**The records**
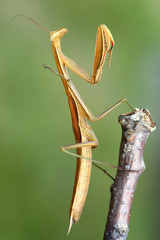 mantis on branch of tree - macro
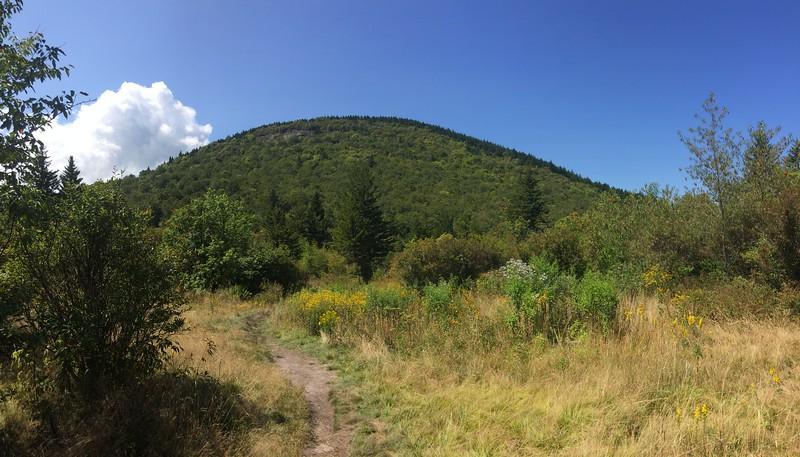 Sam Knob Trail -- 5,480'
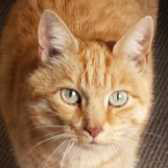Fudge, from Burton upon Stather Cat Rescue, Scunthorpe, homed through Cat Chat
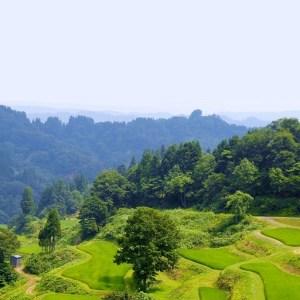 Trees_Japon_Japan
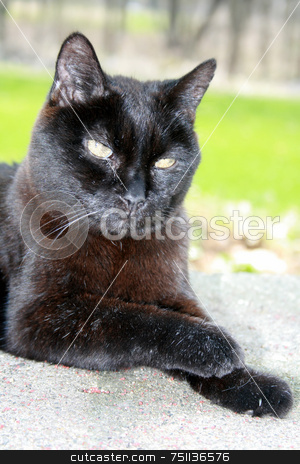 Elderly Black Cat stock photo, A 20 year old cat, relaxing outside by Tom and Beth Pulsipher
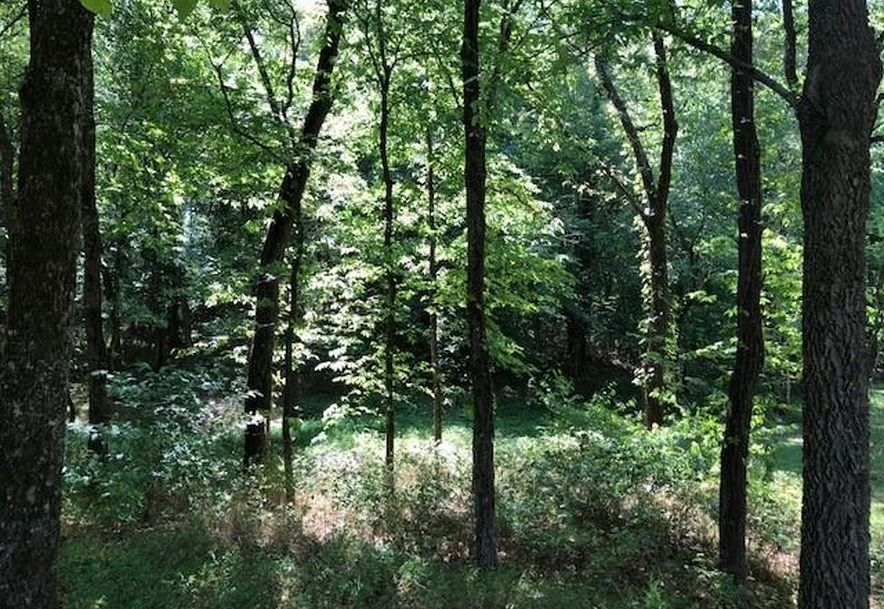 Tbd Whispering Cedar Lane F Stella, MO 64867 - Photo 5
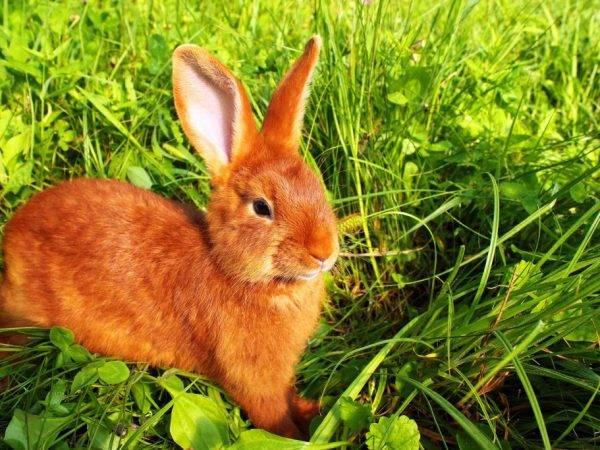 Описание и фото пород кроликов рыжего цвета
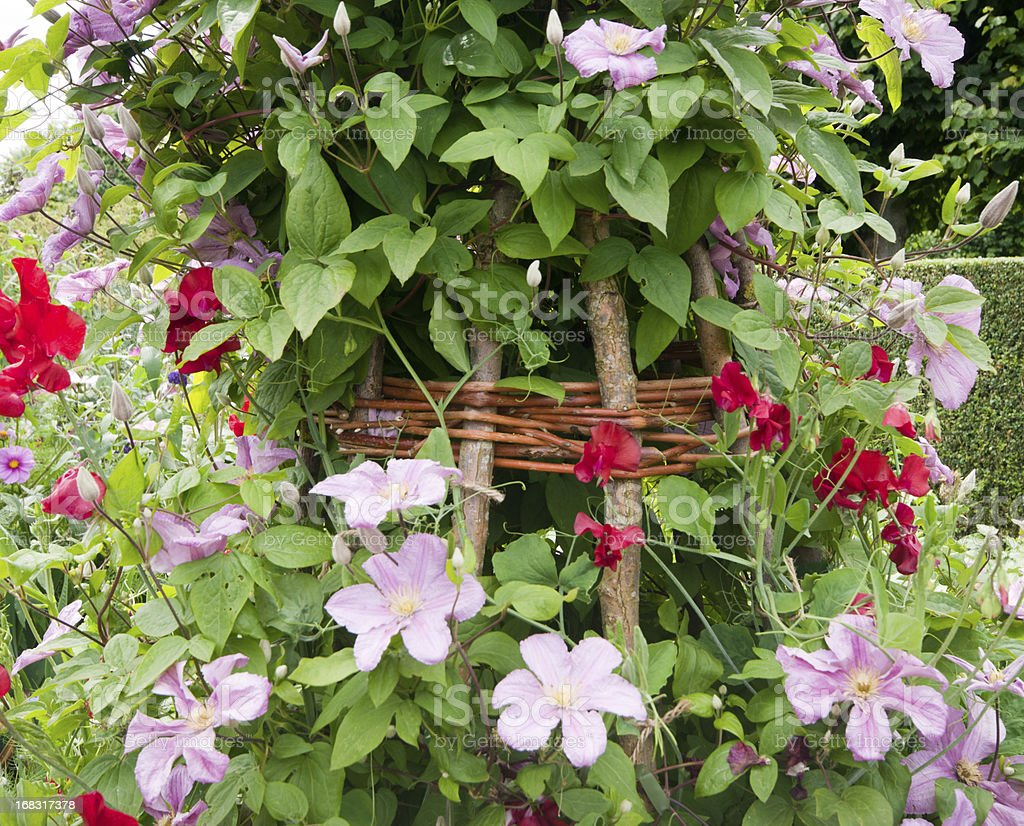 Clematis and Sweetpeas royalty-free stock photo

**How to complete this task**
All of the data must be set down exactly, with no pictures included.

**Task output**
 mantis on branch of tree - macro
 Sam Knob Trail -- 5,480'
Fudge, from Burton upon Stather Cat Rescue, Scunthorpe, homed through Cat Chat
 Trees_Japon_Japan
 Elderly Black Cat stock photo, A 20 year old cat, relaxing outside by Tom and Beth Pulsipher
 Tbd Whispering Cedar Lane F Stella, MO 64867 - Photo 5
 Описание и фото пород кроликов рыжего цвета
 Clematis and Sweetpeas royalty-free stock photo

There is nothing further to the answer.